The matter of Sierra shells going out of alignment with a small impact was definitely in the public domain not long after its launch. Ford people would claim that bonus-chasing Vauxhall dealers invented the story, but it does seem to have had some factual basis. Rumour was a powerful weapon on the showroom floor, and Ford dealers must have blessed the day GM’s Family II’s cylinder head problems came to light.
Perhaps the Sierra’s big problem was that Ford were far too complacent about the 1975-on Vauxhall Cavalier’s massive success. The Cortina 80 was too little, too late. An evolutionary circa-1978 Cortina / Taunus replacement benchmarked against the Ascona, Passat, Fiat 131, BMW 3-Series and Alpine could have avoided the need for the Sierra’s visual “otherness”.
There is a serious blind spot here and it’s huge, the size of Britain, in fact. I know who convinced me to rent a Fiesta to tour Britain in 1984, I shunned the Metro and Nova options. Surely it was the collective work of PLQ, and Bahnsen, and Parry-Jones, though I don’t think at the time I knew any of their names (I had heard of Telnack though, but only in the context of the 1979 Mustang).
But there was also this fellow, a truly exemplary human being, and nearly everyone knew who he was:
Ads like this continued through the 1990s in the US. Nobody would argue that this marketing campaign wasn’t a success.
All over the world, in fact… And going further back in time as well as forward.
Yet I can’t find any of Stewart’s adverts for the Sierra, curious, that. Understanding how Ford inexplicably flubbed their product planning with regard to Erika, Toni, and then Scorpio, (by the time the Sierra was introduced, Orion was no secret to anyone). So how did they compound that by -also- failing to capitalize on a surefire way to market the Sierra, and on Stewart’s home turf, no less?

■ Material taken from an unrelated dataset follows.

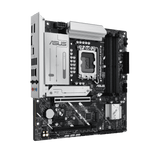 Asus Prime B860M-A Wifi 90MB1JY0-M0EAY0 - ESP-Tech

Hello gooddog, I found one. He also promoted the Scorpio and Mondeo. Jackie Stewart strikes me as a straight-talking man, so if he promoted something, it must have had some merit.
Thanks Charles. Still that is a much more specialized and limited marketing effort than they could have mounted four years earlier, instead they chose a hi-tech theme which was arguably a strategic mistake.